Ada artık okula da gidiyor. Nasıl geçiyor günleriniz? Neler hissediyorsunuz?

Şaşkınım gerçekten. Kendimi çok şanslı hissediyorum bu büyüme yolculuğunda ona eşlik ettiğim için. Okuldaki Ada’yı çok merak ediyorum. Kendi ortamında, sosyalleşme dünyasında nasıl olduğunu merak ederek geçiyor günlerim. Okul sanki adım adım kendi dünyasını kurması demek gibi geliyor bana. Arkadaşlıklar, duygular, incinmeler ve sevinçler; hepsini bir arada yaşıyor. Ben de buna sadece uzaktan şahit olup onun istediği kadar alanına girmeye özen gösteriyorum. Hissim heyecan. Hep heyecanlanıyorum adımlarında.

Ada’nın kariyer planlamasına dahil olmayı düşünüyor musunuz? Yoksa kararı tamamen kendisine mi bırakacaksınız?
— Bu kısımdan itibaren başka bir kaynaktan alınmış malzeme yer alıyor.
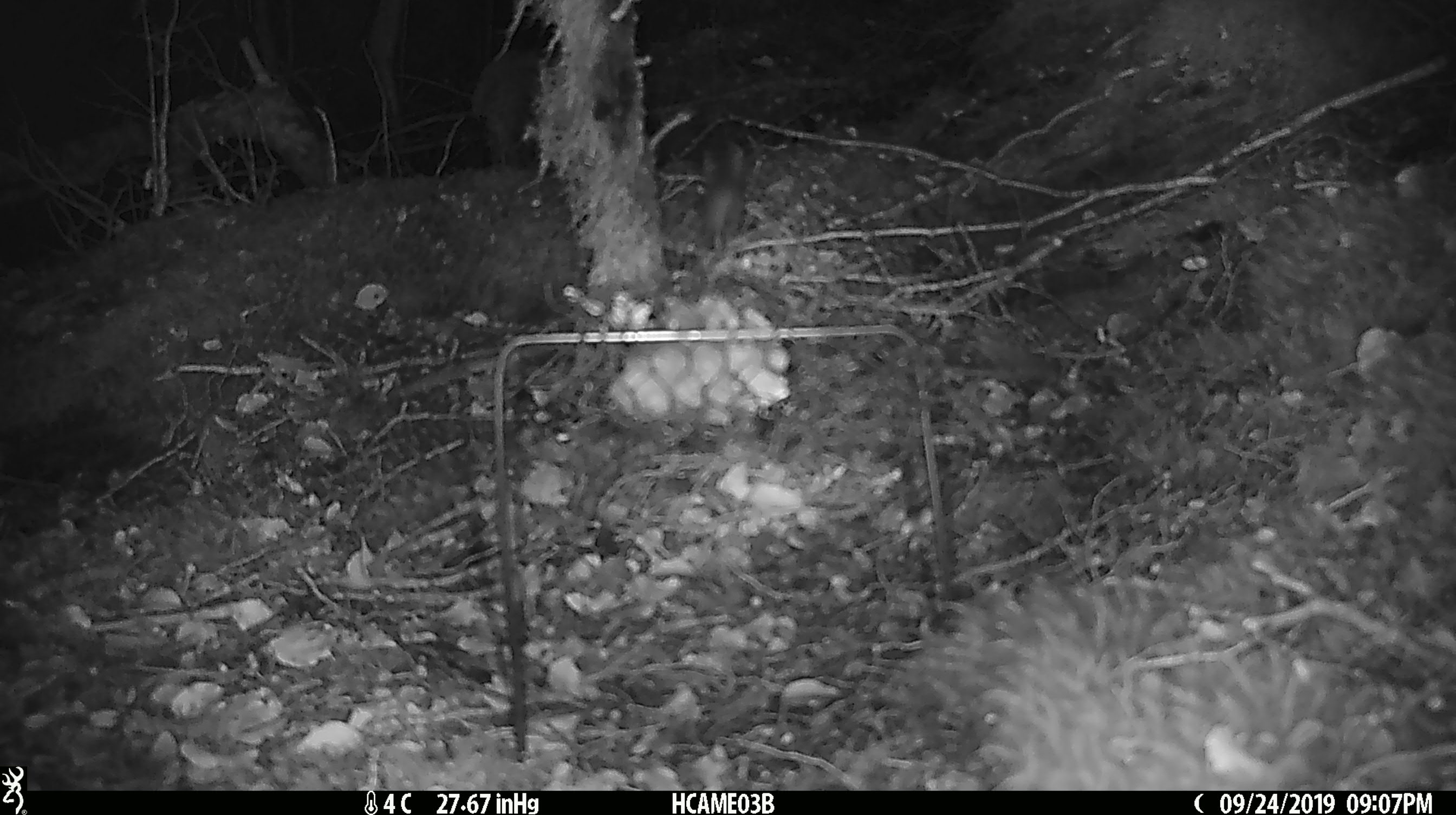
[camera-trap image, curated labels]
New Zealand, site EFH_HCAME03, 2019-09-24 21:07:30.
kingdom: Animalia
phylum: Chordata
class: Mammalia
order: Rodentia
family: Muridae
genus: Mus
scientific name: Mus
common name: mouse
Mouse (Mus).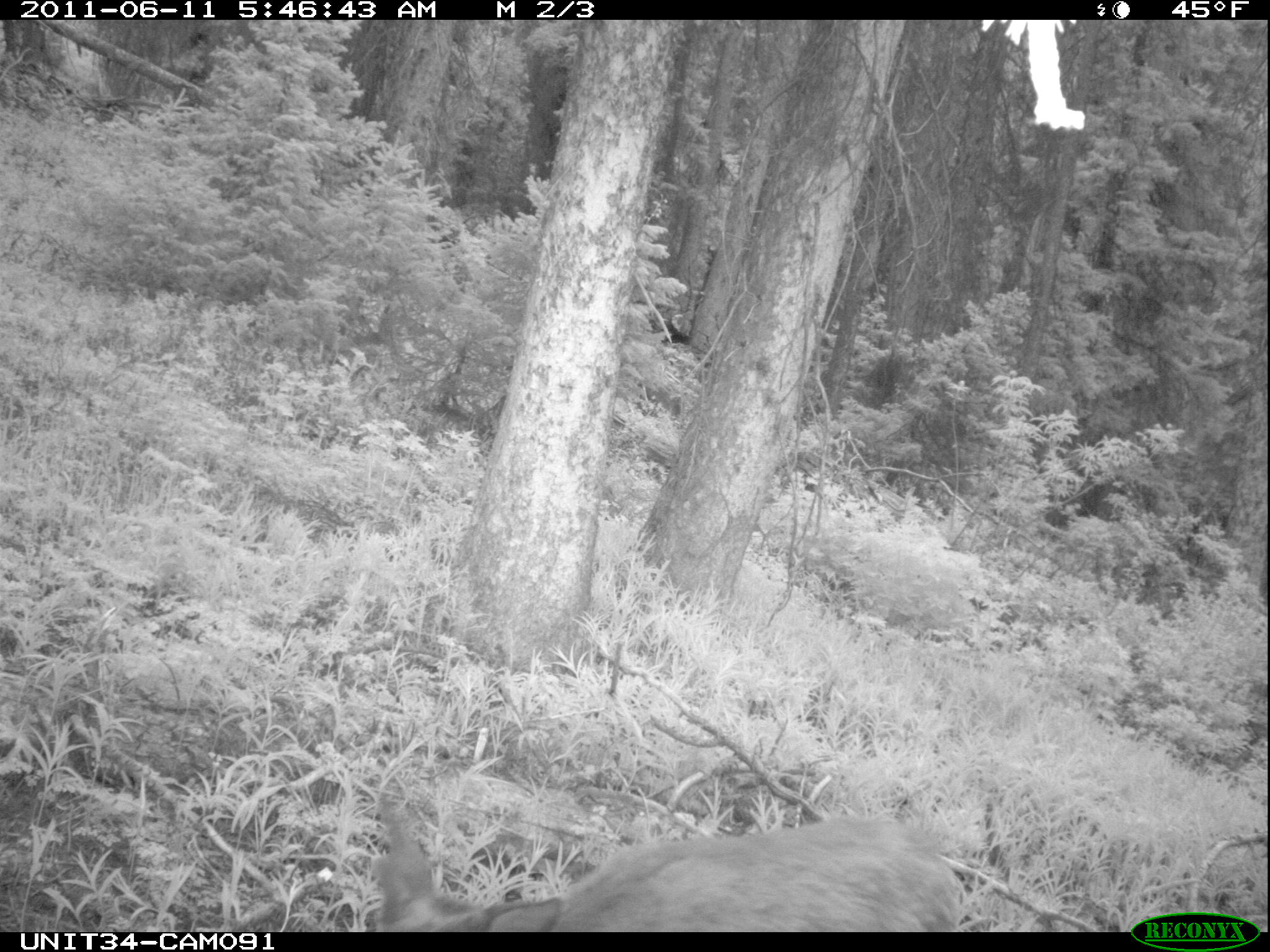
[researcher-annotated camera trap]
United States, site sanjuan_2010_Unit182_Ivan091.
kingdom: Animalia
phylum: Chordata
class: Mammalia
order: Artiodactyla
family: Cervidae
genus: Odocoileus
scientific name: Odocoileus hemionus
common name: mule deer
Hiç düşünmüyorum. Sadece, seveceği ve kendi tercih edeceği işi yapmasını isterim. Zaten günümüz şartlarında insanın sevdiği işi yapması bence en büyük lükslerden biri. O yüzden tek temennim bunu bulabilmesi olur. Fikirlerimizi hep paylaşıyor olacağız elbette ama kararlarını hep kendi mutluluğu üzerinden almasını doğru buluyorum. Çocukluktan beri öğretmeye çalıştığım şeylerin başında da mutluluğu tercih edebilmesi var zaten.
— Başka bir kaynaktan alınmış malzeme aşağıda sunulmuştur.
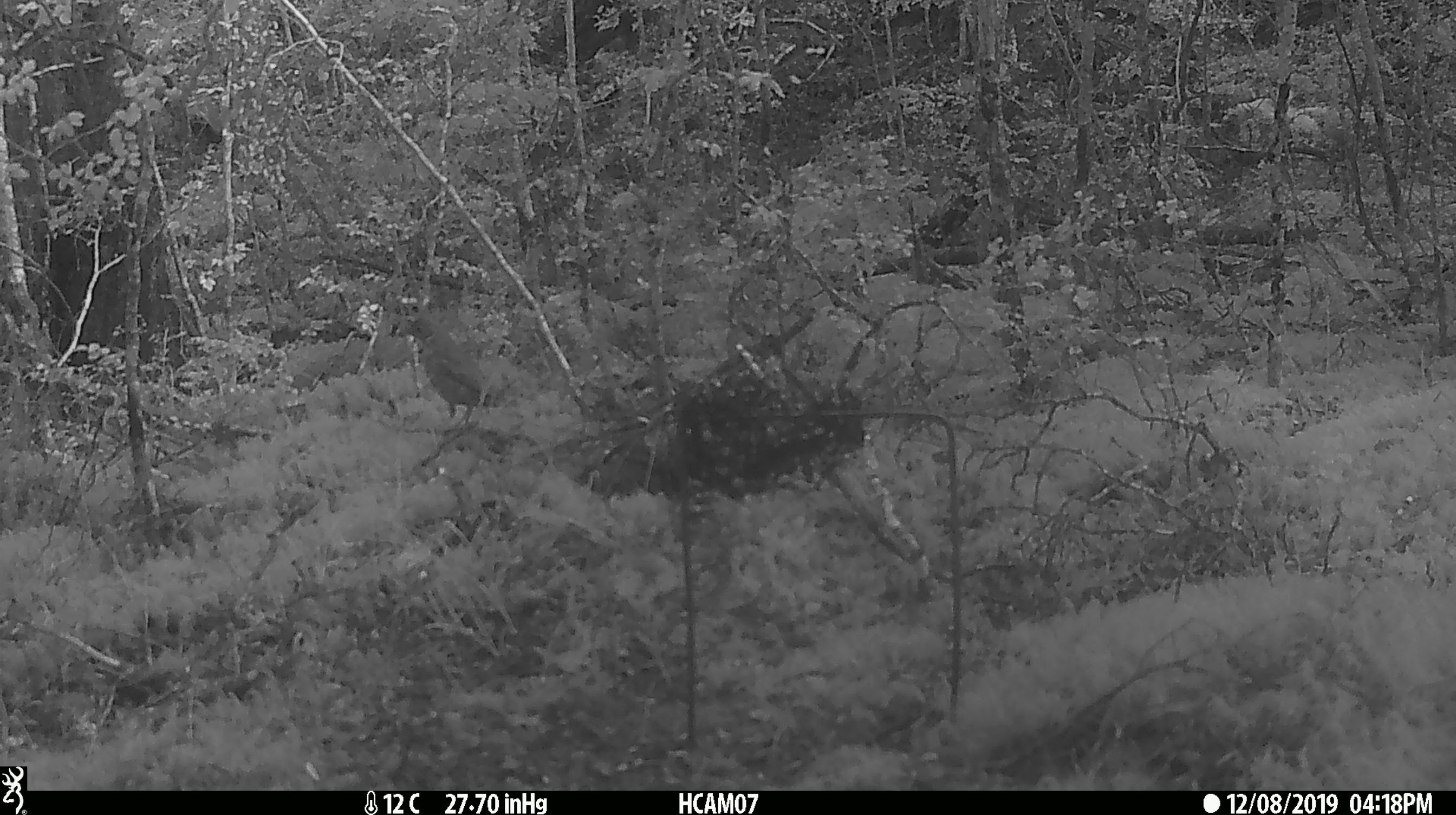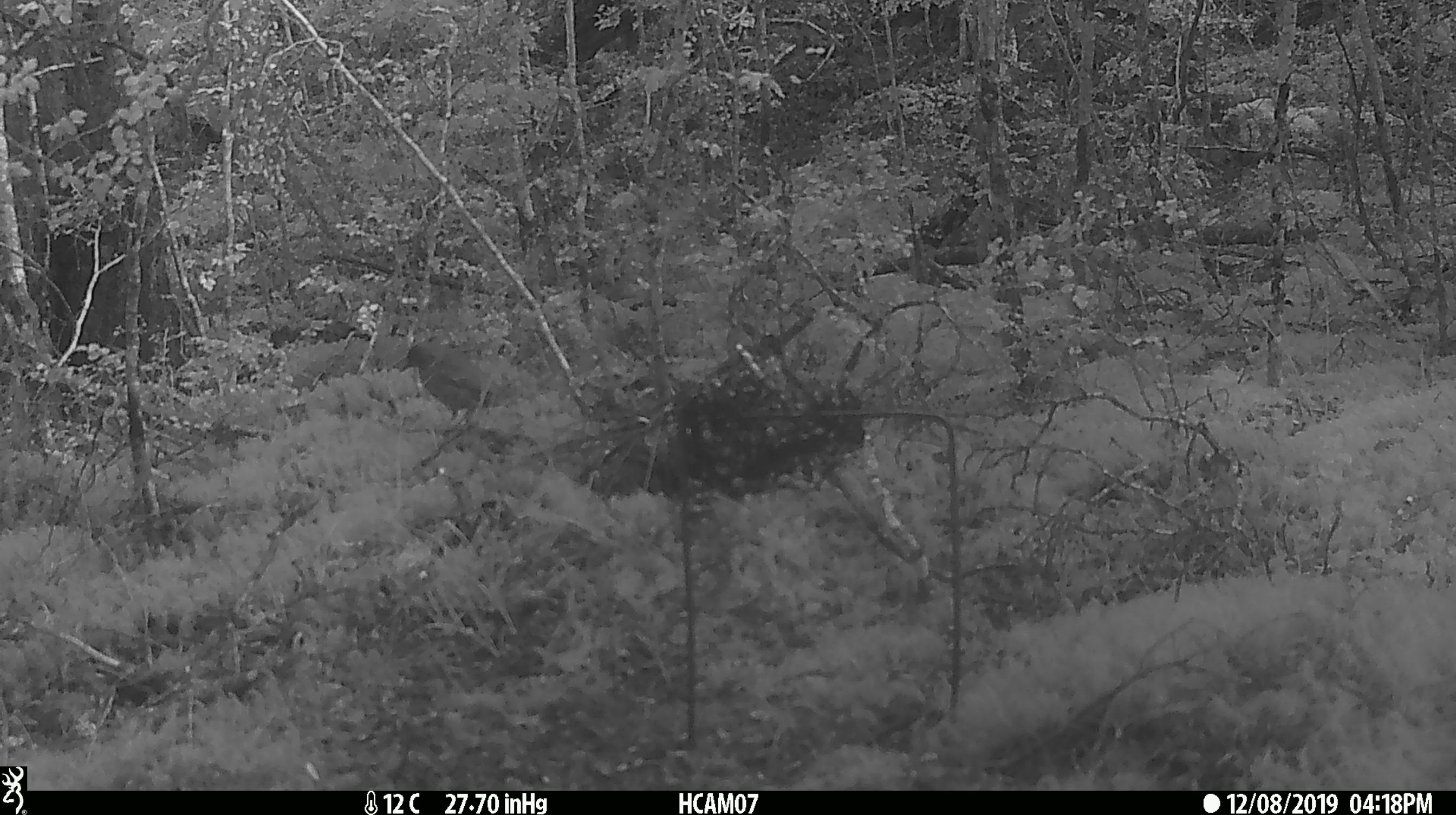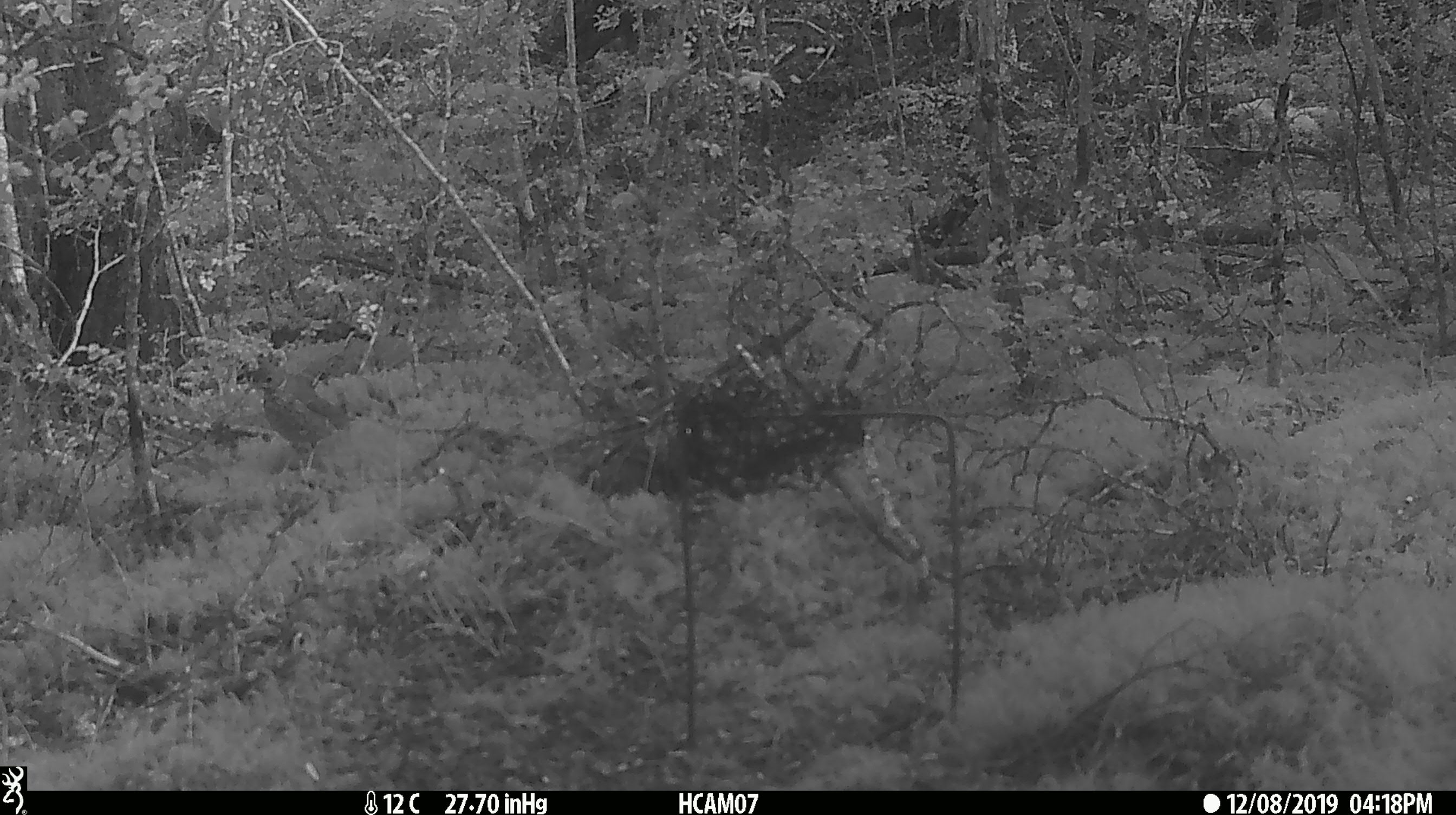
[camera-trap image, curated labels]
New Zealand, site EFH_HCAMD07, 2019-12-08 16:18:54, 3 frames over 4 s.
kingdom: Animalia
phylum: Chordata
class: Aves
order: Passeriformes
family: Turdidae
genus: Turdus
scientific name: Turdus philomelos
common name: song thrush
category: thrush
Beraber yapmaktan keyif aldığınız aktiviteler neler?

Ben onunla en çok yeni şeyler öğrenmeyi seviyorum. Yeni yerlere gitmeyi, yeni lezzetler tatmayı, ona olduğu kadar bana da yeni gelen şeyleri beraber deneyimlemekten çok zevk alıyorum. Çok hareketli bir annesi olduğu için o açıkçası benimle sadece durmayı da seviyor ve ben de ondan bunu öğrenmeye çalışıyorum. Durup sohbet etmek, sadece konuşmaya vakit ayırmak gibi bir alışkanlığımız var.
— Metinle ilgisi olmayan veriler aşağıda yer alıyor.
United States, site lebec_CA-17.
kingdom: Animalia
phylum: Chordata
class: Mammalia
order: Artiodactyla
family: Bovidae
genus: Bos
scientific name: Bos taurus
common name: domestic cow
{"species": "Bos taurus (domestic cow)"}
Annenizden aldığınız ve sizin için önem taşıyan bir öğüt var mı?

Dürüstlük. Ben de annesi ve babası boşanmış bir ailenin çocuğuydum. Annem bana sadece ona dürüst olmam gerektiğini söylerdi. Ne olursa olsun ona yalan söylememe gerek olmadığını bilerek büyüdüm ve ben de anneliğimde bunu başarmaya çalışıyorum. Her şeyi hallederiz; tartışırız, konuşuruz, aşarız ama yalan olursa halledemeyiz diyorum.

İleride çocuğunuzun sizinle aynı mesleği yapmasını ister miydiniz?

Bu çok sorulan bir soru bize. Benim ilk tercihim oyuncu olması olmaz ama sanıyorum onun tercihi; ben ne yaparsam yapayım bu olacak. İzleyip göreceğiz.

Evde birlikte yaptığınız aktiviteler neler? Nasıl geçiyor bir gününüz?

O da benim gibi rutinleri çok seven bir çocuk. Beraber güne başlayıp herkesin kendi alanında aynı şeyleri yapmasını seviyoruz. Diş fırçalamak, bakım yapmak, giyinmek, matın üzerinde esneme hareketleri ile güne başlayıp kahvaltıda buluşmak gibi. Ajandacı bir anne olduğum için, o da ne yazık ki çok buna yatkın bir çocuk oldu. İyi mi oldu kötü mü oldu onu gelecek bize gösterecek.

Anneler Günü mesajınızı paylaşır mısınız?

Evlatlarımıza ne olursa olsun onları her halleriyle koşulsuz sevdiğimizi hissettirebilelim isterim. Annesi hayatta olmayanların ya da anne olamayanların da Anneler Günü’nü kutlarım.